_TASK_
Pictures do not belong in the copy. Return all of the entries exactly.

::::

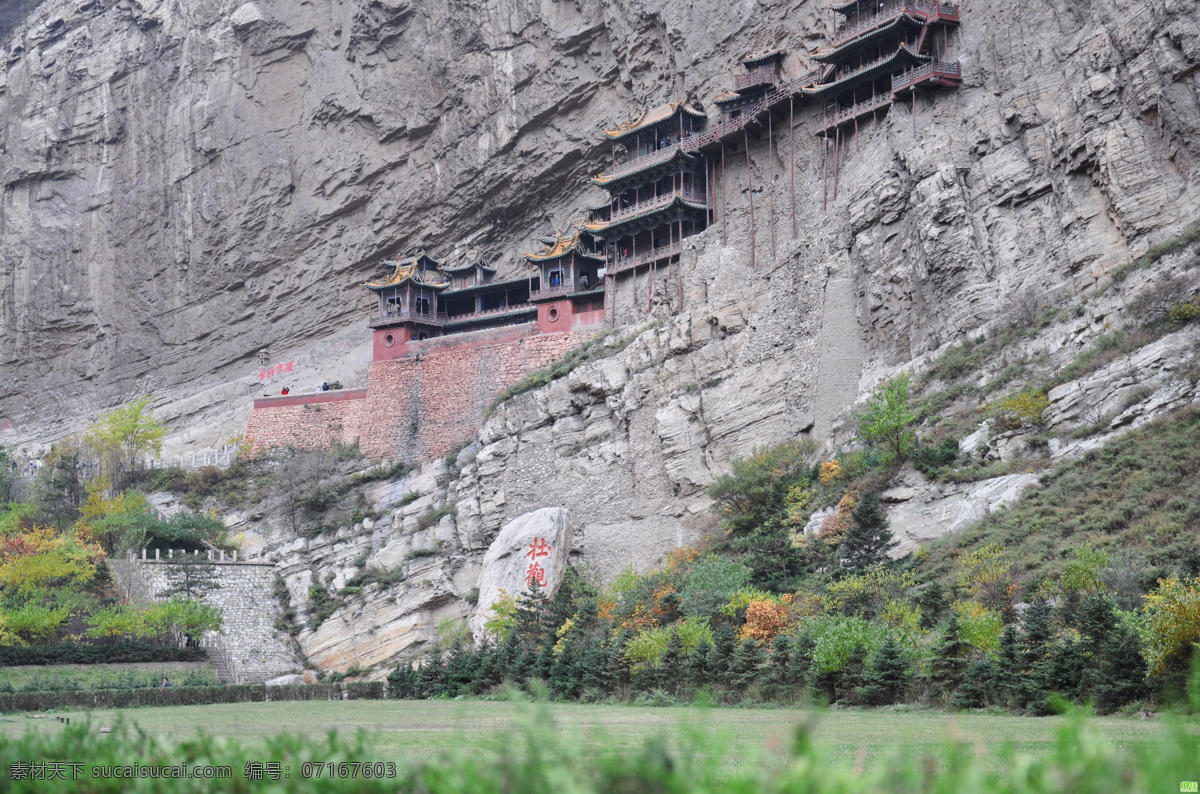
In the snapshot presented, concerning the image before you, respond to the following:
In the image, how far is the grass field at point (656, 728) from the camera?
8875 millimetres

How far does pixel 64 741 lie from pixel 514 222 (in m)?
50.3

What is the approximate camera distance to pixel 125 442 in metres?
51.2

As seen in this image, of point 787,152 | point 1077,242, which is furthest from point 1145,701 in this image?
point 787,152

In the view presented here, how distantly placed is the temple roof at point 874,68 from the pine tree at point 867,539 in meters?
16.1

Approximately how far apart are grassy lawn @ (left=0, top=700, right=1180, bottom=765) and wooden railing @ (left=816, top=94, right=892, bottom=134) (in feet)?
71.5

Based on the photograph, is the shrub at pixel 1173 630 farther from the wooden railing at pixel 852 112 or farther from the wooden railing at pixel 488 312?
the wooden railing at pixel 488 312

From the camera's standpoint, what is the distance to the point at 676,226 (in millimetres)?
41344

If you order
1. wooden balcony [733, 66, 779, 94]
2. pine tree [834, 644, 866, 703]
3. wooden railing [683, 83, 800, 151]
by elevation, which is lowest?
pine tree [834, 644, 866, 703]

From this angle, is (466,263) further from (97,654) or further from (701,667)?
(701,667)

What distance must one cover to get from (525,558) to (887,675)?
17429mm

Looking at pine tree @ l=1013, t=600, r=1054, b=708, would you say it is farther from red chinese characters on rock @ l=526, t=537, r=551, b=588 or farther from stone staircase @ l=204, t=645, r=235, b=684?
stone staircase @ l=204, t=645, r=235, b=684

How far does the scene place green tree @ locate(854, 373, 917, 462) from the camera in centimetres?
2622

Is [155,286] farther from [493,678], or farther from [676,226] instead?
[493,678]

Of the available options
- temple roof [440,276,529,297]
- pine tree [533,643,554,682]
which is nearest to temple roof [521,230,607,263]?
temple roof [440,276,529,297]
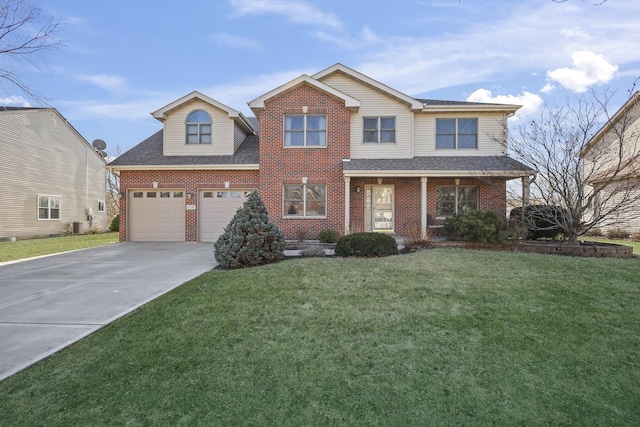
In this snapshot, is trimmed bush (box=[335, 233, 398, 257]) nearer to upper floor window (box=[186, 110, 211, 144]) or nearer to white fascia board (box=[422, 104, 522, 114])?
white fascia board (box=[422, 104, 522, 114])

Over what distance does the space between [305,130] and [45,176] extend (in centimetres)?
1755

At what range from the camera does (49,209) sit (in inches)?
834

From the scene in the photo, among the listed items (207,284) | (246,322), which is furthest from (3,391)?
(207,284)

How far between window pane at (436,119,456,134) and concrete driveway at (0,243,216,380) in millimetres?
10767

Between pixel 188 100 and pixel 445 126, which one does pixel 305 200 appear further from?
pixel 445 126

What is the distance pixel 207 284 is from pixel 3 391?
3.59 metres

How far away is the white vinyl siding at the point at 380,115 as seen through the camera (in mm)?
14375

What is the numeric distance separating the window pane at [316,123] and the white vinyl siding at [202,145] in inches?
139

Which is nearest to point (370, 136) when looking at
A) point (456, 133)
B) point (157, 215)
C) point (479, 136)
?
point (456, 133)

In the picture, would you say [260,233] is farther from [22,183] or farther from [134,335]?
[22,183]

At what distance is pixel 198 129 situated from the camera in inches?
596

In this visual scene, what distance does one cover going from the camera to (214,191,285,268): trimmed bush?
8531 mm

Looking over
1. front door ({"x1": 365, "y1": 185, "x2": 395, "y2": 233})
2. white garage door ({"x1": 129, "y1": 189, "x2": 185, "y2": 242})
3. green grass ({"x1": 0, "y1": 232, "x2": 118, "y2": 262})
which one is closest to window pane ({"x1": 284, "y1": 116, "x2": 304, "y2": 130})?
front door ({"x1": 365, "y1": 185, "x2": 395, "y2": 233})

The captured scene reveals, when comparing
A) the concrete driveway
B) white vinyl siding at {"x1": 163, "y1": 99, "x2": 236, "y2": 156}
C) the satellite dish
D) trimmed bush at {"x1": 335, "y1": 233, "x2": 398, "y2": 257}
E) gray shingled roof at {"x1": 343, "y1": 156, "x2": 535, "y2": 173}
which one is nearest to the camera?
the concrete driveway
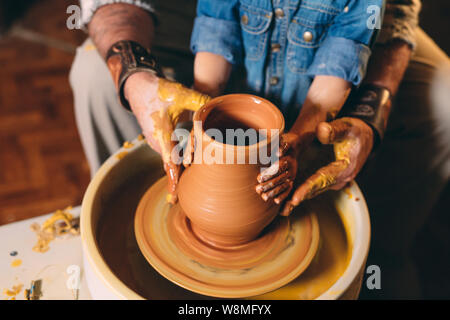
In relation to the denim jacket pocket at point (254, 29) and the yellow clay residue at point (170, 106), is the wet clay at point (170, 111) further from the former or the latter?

::::

_SOLUTION TO THE PROBLEM_
In the snapshot presented, concerning the image before you, respond to the following:
In the image, how far is the grass field at point (656, 728) from the camera?
8875 millimetres

How far does pixel 64 741 lie from pixel 514 222 (in m)?
50.3

What is the approximate camera distance to pixel 125 442 in metres?
51.2

As seen in this image, of point 787,152 | point 1077,242, which is furthest from point 1145,701 in this image?
point 787,152

In the view presented here, how distantly placed is the temple roof at point 874,68 from the pine tree at point 867,539 in meters?
16.1

Approximately how far apart are grassy lawn @ (left=0, top=700, right=1180, bottom=765) and wooden railing @ (left=816, top=94, right=892, bottom=134) (in feet)?
71.5

Based on the photograph, is the shrub at pixel 1173 630 farther from the wooden railing at pixel 852 112 or farther from the wooden railing at pixel 488 312?
the wooden railing at pixel 488 312

From the camera's standpoint, what is the distance to the point at 676,226 (in millimetres)?
41344

If you order
1. wooden balcony [733, 66, 779, 94]
2. pine tree [834, 644, 866, 703]
3. wooden railing [683, 83, 800, 151]
by elevation, which is lowest?
pine tree [834, 644, 866, 703]

From this angle, is (466,263) further from (97,654) or further from (701,667)?
(701,667)

What distance must one cover to get from (525,558) to (887,675)?
17429mm

Looking at pine tree @ l=1013, t=600, r=1054, b=708, would you say it is farther from red chinese characters on rock @ l=526, t=537, r=551, b=588 or farther from stone staircase @ l=204, t=645, r=235, b=684?
stone staircase @ l=204, t=645, r=235, b=684

How far does the scene place green tree @ locate(854, 373, 917, 462) from the camera in centimetres?
2622

Is [155,286] farther from [493,678], or farther from [676,226] instead?
[493,678]

Of the available options
- temple roof [440,276,529,297]
- pine tree [533,643,554,682]
which is nearest to temple roof [521,230,607,263]?
temple roof [440,276,529,297]
In this snapshot, is trimmed bush (box=[335, 233, 398, 257]) nearer to upper floor window (box=[186, 110, 211, 144]) or nearer to white fascia board (box=[422, 104, 522, 114])?
white fascia board (box=[422, 104, 522, 114])

Over what distance does the space between [305,130] and [45,176] extend (in centimetres)?
1755

At what range from the camera does (49,209) sit (in inches)?
834

From the scene in the photo, among the listed items (207,284) | (246,322), which is furthest from (3,391)?
(207,284)

How far between window pane at (436,119,456,134) and concrete driveway at (0,243,216,380) in millimetres?
10767

Between pixel 188 100 and pixel 445 126, which one does pixel 305 200 appear further from?
pixel 445 126

What is the distance pixel 207 284 is from pixel 3 391?
3.59 metres

How far away is the white vinyl siding at the point at 380,115 as seen through the camera (in mm)?
14375

What is the numeric distance separating the window pane at [316,123] and the white vinyl siding at [202,145] in inches?
139

Which is nearest to point (370, 136) when looking at
A) point (456, 133)
B) point (157, 215)
C) point (479, 136)
?
point (456, 133)

In the picture, would you say [260,233] is farther from [22,183] or farther from [134,335]?
[22,183]

At what distance is pixel 198 129 situated from the camera in inches?
596

In this visual scene, what distance does one cover going from the camera to (214,191,285,268): trimmed bush?
8531 mm

Looking over
1. front door ({"x1": 365, "y1": 185, "x2": 395, "y2": 233})
2. white garage door ({"x1": 129, "y1": 189, "x2": 185, "y2": 242})
3. green grass ({"x1": 0, "y1": 232, "x2": 118, "y2": 262})
which one is closest to window pane ({"x1": 284, "y1": 116, "x2": 304, "y2": 130})?
front door ({"x1": 365, "y1": 185, "x2": 395, "y2": 233})

The captured scene reveals, when comparing
A) the concrete driveway
B) white vinyl siding at {"x1": 163, "y1": 99, "x2": 236, "y2": 156}
C) the satellite dish
D) trimmed bush at {"x1": 335, "y1": 233, "x2": 398, "y2": 257}
E) gray shingled roof at {"x1": 343, "y1": 156, "x2": 535, "y2": 173}
which one is nearest to the camera?
the concrete driveway
In relation to the denim jacket pocket at point (254, 29) and the yellow clay residue at point (170, 106), is the wet clay at point (170, 111) further from the former or the latter?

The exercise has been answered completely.